Studio album by George Duke
- Released: 1982
- Studio: Le Gonks West (Hollywood); Westlake (Hollywood); A&M Studios (Hollywood);
- Genre: Smooth jazz; R&B;
- Length: 46:24
- Label: Epic
- Producer: George Duke

George Duke chronology
| A Brazilian Love Affair (1979) | Dream On (1982) | Guardian of the Light (1983) |

Singles from Dream On
- "Shine On" Released: 1982; "Ride on Love" Released: 1982; "I Will Always Be Your Friend" Released: 1982; "Dream On" Released: 1982;

= Dream On (album) =

Dream On is the fifteenth studio album by American keyboardist and record producer George Duke.
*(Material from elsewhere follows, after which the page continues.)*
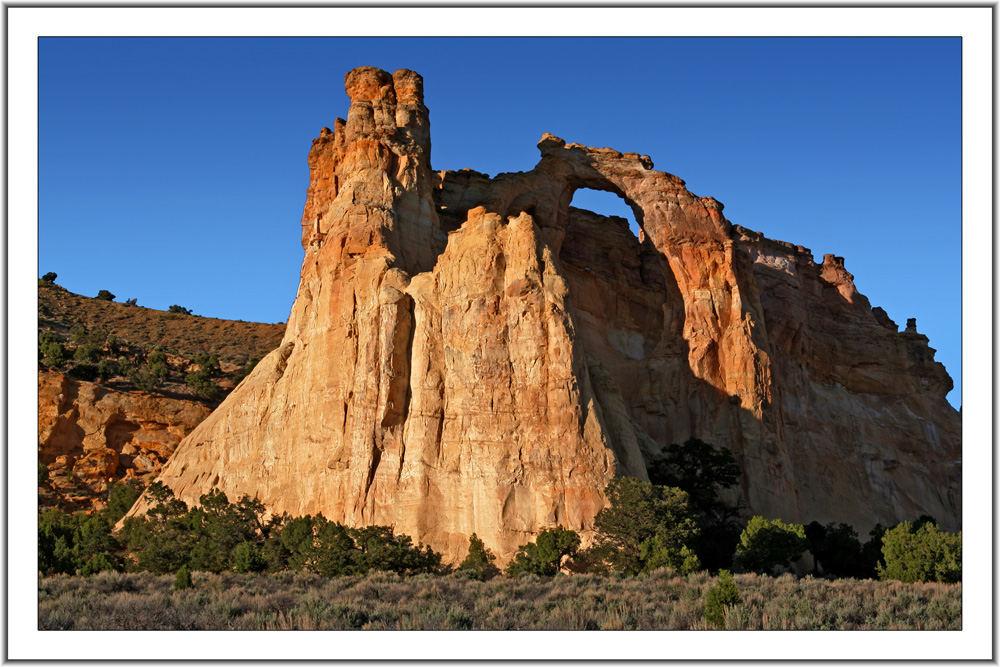 Grosvenor arch, Cottonwood Canyon Rd.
It was released in 1982 through Epic Records. The recording sessions for the album took place at Le Gonks West Studio in West Hollywood, California, except for horns on "Positive Energy" and strings, which were recorded at Westlake Recording Studios and A&M Studios respectively. It was mastered by Brian Gardner at Allen Zentz Mastering in Hollywood.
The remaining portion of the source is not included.